Setelah kematian Li, netizen di Cina menyadari bahwa akses bebas terhadap informasi adalah hak yang penting untuk kelangsungan hidup dan keselamatan selama epidemi ini.

Pengalaman Li Wenliang adalah mikrokosmos kehidupan masyarakat Cina. Di negara ini, siapa pun bisa mengalami apa yang dialami Li Wenliang. Kematiannya menggetarkan banyak orang dan saya percaya itu sangat penting.

Karenanya, kami menuntut agar para pemimpin Cina menjamin hak asasi manusia sebelum berbicara mengenai bagaimana memastikan kelangsungan hidup semua orang.
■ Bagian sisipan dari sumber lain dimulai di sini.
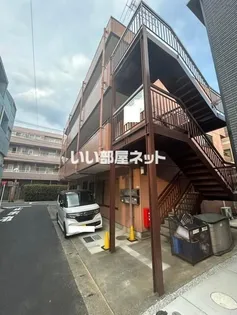 ビューパレスYOSHINOの画像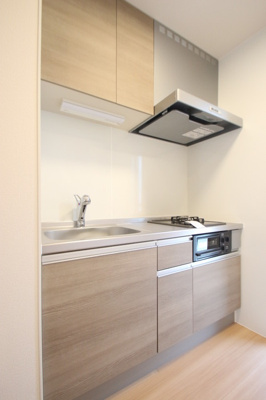 【キッチン】 | HPに初期費用掲載！「プライスホーム」で検索！CASA白金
Bagaimana keadaan advokasi HAM saat ini di Cina?

Inisiatif yang dimulai oleh para intelektual ini sangat penting karena hak asasi manusia dan supremasi hukum di Cina telah memburuk dalam beberapa tahun terakhir.

Sejak peristiwa "709" yaitu penumpasan terhadap aktivis hak asasi manusia pada tahun 2015, pemerintah Cina telah menahan sejumlah besar jurnalis dan kaum intelektual. Tetapi Cina membutuhkan kaum intelektual untuk membantu memimpin negara. Di masa lalu, kebijakan-kebijakan yang menekan dan menghukum para intelektual telah membuat Cina berada di ambang bencana.

Wang Yu adalah seorang pengacara hak asasi manusia asal Cina yang berbasis di Beijing.

Wawancara ini dilakukan oleh William Yang dari kantor DW Taipei.